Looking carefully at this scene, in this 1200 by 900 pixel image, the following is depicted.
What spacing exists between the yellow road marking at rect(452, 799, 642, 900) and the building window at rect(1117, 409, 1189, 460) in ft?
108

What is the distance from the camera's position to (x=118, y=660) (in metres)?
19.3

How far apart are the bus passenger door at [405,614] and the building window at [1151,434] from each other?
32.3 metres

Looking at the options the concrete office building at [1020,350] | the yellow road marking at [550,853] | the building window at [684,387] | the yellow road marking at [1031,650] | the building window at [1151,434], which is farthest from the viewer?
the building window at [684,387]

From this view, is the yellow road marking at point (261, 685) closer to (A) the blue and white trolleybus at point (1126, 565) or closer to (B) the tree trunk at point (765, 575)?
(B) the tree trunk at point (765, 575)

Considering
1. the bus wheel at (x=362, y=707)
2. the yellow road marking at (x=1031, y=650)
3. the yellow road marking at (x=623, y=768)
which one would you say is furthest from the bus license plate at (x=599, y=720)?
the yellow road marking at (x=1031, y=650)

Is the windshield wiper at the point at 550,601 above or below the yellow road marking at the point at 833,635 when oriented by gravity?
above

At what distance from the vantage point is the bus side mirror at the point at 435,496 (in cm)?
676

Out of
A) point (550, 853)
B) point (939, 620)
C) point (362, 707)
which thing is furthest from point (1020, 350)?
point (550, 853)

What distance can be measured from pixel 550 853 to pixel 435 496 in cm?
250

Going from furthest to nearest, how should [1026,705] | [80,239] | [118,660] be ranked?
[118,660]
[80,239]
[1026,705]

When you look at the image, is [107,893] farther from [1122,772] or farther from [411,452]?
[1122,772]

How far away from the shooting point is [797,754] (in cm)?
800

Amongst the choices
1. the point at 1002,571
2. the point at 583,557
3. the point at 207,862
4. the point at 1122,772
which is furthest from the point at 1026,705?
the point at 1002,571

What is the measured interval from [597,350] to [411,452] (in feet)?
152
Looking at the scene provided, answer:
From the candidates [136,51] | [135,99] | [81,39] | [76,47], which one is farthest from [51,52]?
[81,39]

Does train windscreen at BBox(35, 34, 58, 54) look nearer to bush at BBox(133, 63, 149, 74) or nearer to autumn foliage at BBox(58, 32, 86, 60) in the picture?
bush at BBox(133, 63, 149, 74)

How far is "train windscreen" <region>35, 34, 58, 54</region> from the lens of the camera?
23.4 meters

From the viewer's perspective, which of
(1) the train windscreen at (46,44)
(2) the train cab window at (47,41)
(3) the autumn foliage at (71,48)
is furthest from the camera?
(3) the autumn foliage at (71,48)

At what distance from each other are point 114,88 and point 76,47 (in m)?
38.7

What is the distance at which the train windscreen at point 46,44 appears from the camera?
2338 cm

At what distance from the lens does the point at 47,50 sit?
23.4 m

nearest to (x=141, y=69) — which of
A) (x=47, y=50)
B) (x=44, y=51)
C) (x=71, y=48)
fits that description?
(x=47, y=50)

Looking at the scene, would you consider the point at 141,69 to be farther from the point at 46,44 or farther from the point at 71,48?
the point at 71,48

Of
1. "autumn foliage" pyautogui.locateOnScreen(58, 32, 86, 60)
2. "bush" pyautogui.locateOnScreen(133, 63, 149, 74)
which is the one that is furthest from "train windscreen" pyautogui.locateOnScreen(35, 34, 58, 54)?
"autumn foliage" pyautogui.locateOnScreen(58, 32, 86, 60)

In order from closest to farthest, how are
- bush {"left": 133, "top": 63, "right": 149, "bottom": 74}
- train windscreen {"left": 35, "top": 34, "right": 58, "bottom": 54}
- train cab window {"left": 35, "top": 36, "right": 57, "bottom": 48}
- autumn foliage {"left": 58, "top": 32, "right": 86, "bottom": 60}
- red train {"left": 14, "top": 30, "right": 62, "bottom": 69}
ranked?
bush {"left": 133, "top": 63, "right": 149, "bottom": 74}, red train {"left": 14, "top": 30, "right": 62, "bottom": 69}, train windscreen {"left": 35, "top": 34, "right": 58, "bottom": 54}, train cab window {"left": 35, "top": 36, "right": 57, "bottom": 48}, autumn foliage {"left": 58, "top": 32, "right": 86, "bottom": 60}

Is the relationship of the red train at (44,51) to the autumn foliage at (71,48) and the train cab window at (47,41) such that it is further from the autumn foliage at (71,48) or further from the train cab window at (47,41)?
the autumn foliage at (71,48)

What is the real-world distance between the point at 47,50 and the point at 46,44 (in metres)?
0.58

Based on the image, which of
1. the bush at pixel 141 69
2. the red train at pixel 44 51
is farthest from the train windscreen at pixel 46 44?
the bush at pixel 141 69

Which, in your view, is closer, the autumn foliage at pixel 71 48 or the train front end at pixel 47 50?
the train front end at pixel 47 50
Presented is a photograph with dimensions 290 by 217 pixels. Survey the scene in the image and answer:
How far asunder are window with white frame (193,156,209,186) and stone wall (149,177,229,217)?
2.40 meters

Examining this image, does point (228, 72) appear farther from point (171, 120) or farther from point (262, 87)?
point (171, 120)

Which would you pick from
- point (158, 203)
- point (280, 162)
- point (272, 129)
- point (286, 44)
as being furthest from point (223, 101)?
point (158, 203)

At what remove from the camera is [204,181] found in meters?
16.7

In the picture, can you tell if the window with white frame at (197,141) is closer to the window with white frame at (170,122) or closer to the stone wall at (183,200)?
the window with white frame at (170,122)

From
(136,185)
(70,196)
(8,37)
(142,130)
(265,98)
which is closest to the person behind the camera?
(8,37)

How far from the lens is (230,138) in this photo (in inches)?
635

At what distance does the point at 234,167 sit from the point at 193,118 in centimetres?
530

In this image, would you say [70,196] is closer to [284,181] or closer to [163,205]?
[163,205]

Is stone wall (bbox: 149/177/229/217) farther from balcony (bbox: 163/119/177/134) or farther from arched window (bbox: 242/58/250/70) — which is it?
::::::::
Goal.
Please recast the material above as a JSON list of strings, one string per line, leaving out the blank lines.

Answer for this exercise.
[
  "Looking carefully at this scene, in this 1200 by 900 pixel image, the following is depicted.",
  "What spacing exists between the yellow road marking at rect(452, 799, 642, 900) and the building window at rect(1117, 409, 1189, 460) in ft?",
  "108",
  "What is the distance from the camera's position to (x=118, y=660) (in metres)?",
  "19.3",
  "How far apart are the bus passenger door at [405,614] and the building window at [1151,434] from each other?",
  "32.3 metres",
  "Looking at the options the concrete office building at [1020,350] | the yellow road marking at [550,853] | the building window at [684,387] | the yellow road marking at [1031,650] | the building window at [1151,434], which is farthest from the viewer?",
  "the building window at [684,387]",
  "From this view, is the yellow road marking at point (261, 685) closer to (A) the blue and white trolleybus at point (1126, 565) or closer to (B) the tree trunk at point (765, 575)?",
  "(B) the tree trunk at point (765, 575)",
  "Considering",
  "1. the bus wheel at (x=362, y=707)",
  "2. the yellow road marking at (x=1031, y=650)",
  "3. the yellow road marking at (x=623, y=768)",
  "which one would you say is furthest from the bus license plate at (x=599, y=720)?",
  "the yellow road marking at (x=1031, y=650)",
  "Is the windshield wiper at the point at 550,601 above or below the yellow road marking at the point at 833,635 when oriented by gravity?",
  "above",
  "At what distance from the vantage point is the bus side mirror at the point at 435,496 (in cm)?",
  "676",
  "Out of",
  "A) point (550, 853)",
  "B) point (939, 620)",
  "C) point (362, 707)",
  "which thing is furthest from point (1020, 350)?",
  "point (550, 853)",
  "What distance can be measured from pixel 550 853 to pixel 435 496 in cm?",
  "250",
  "Going from furthest to nearest, how should [1026,705] | [80,239] | [118,660] be ranked?",
  "[118,660]",
  "[80,239]",
  "[1026,705]",
  "When you look at the image, is [107,893] farther from [1122,772] or farther from [411,452]?",
  "[1122,772]",
  "How far away from the shooting point is [797,754] (in cm)?",
  "800",
  "Amongst the choices",
  "1. the point at 1002,571",
  "2. the point at 583,557",
  "3. the point at 207,862",
  "4. the point at 1122,772",
  "which is furthest from the point at 1026,705?",
  "the point at 1002,571",
  "What is the measured interval from [597,350] to [411,452] (in feet)?",
  "152",
  "Looking at the scene provided, answer:",
  "From the candidates [136,51] | [135,99] | [81,39] | [76,47], which one is farthest from [51,52]?",
  "[81,39]",
  "Does train windscreen at BBox(35, 34, 58, 54) look nearer to bush at BBox(133, 63, 149, 74) or nearer to autumn foliage at BBox(58, 32, 86, 60) in the picture?",
  "bush at BBox(133, 63, 149, 74)",
  "How far is \"train windscreen\" <region>35, 34, 58, 54</region> from the lens of the camera?",
  "23.4 meters",
  "From the viewer's perspective, which of",
  "(1) the train windscreen at (46,44)",
  "(2) the train cab window at (47,41)",
  "(3) the autumn foliage at (71,48)",
  "is furthest from the camera?",
  "(3) the autumn foliage at (71,48)",
  "At what distance from each other are point 114,88 and point 76,47 (in m)?",
  "38.7",
  "What is the distance at which the train windscreen at point 46,44 appears from the camera?",
  "2338 cm",
  "At what distance from the lens does the point at 47,50 sit?",
  "23.4 m",
  "nearest to (x=141, y=69) — which of",
  "A) (x=47, y=50)",
  "B) (x=44, y=51)",
  "C) (x=71, y=48)",
  "fits that description?",
  "(x=47, y=50)",
  "Looking at the scene, would you consider the point at 141,69 to be farther from the point at 46,44 or farther from the point at 71,48?",
  "the point at 71,48",
  "Of",
  "1. \"autumn foliage\" pyautogui.locateOnScreen(58, 32, 86, 60)",
  "2. \"bush\" pyautogui.locateOnScreen(133, 63, 149, 74)",
  "which is the one that is furthest from \"train windscreen\" pyautogui.locateOnScreen(35, 34, 58, 54)?",
  "\"autumn foliage\" pyautogui.locateOnScreen(58, 32, 86, 60)",
  "In order from closest to farthest, how are",
  "- bush {\"left\": 133, \"top\": 63, \"right\": 149, \"bottom\": 74}",
  "- train windscreen {\"left\": 35, \"top\": 34, \"right\": 58, \"bottom\": 54}",
  "- train cab window {\"left\": 35, \"top\": 36, \"right\": 57, \"bottom\": 48}",
  "- autumn foliage {\"left\": 58, \"top\": 32, \"right\": 86, \"bottom\": 60}",
  "- red train {\"left\": 14, \"top\": 30, \"right\": 62, \"bottom\": 69}",
  "ranked?",
  "bush {\"left\": 133, \"top\": 63, \"right\": 149, \"bottom\": 74}, red train {\"left\": 14, \"top\": 30, \"right\": 62, \"bottom\": 69}, train windscreen {\"left\": 35, \"top\": 34, \"right\": 58, \"bottom\": 54}, train cab window {\"left\": 35, \"top\": 36, \"right\": 57, \"bottom\": 48}, autumn foliage {\"left\": 58, \"top\": 32, \"right\": 86, \"bottom\": 60}",
  "Is the relationship of the red train at (44,51) to the autumn foliage at (71,48) and the train cab window at (47,41) such that it is further from the autumn foliage at (71,48) or further from the train cab window at (47,41)?",
  "the autumn foliage at (71,48)",
  "What is the real-world distance between the point at 47,50 and the point at 46,44 (in metres)?",
  "0.58",
  "Based on the image, which of",
  "1. the bush at pixel 141 69",
  "2. the red train at pixel 44 51",
  "is farthest from the train windscreen at pixel 46 44?",
  "the bush at pixel 141 69",
  "Which, in your view, is closer, the autumn foliage at pixel 71 48 or the train front end at pixel 47 50?",
  "the train front end at pixel 47 50",
  "Presented is a photograph with dimensions 290 by 217 pixels. Survey the scene in the image and answer:",
  "How far asunder are window with white frame (193,156,209,186) and stone wall (149,177,229,217)?",
  "2.40 meters",
  "Examining this image, does point (228, 72) appear farther from point (171, 120) or farther from point (262, 87)?",
  "point (171, 120)",
  "Which would you pick from",
  "- point (158, 203)",
  "- point (280, 162)",
  "- point (272, 129)",
  "- point (286, 44)",
  "as being furthest from point (223, 101)?",
  "point (158, 203)",
  "At what remove from the camera is [204,181] found in meters?",
  "16.7",
  "In the picture, can you tell if the window with white frame at (197,141) is closer to the window with white frame at (170,122) or closer to the stone wall at (183,200)?",
  "the window with white frame at (170,122)",
  "From",
  "(136,185)",
  "(70,196)",
  "(8,37)",
  "(142,130)",
  "(265,98)",
  "which is closest to the person behind the camera?",
  "(8,37)",
  "How far from the lens is (230,138) in this photo (in inches)?",
  "635",
  "At what distance does the point at 234,167 sit from the point at 193,118 in centimetres?",
  "530",
  "In this image, would you say [70,196] is closer to [284,181] or closer to [163,205]?",
  "[163,205]",
  "Is stone wall (bbox: 149/177/229/217) farther from balcony (bbox: 163/119/177/134) or farther from arched window (bbox: 242/58/250/70) — which is it?"
]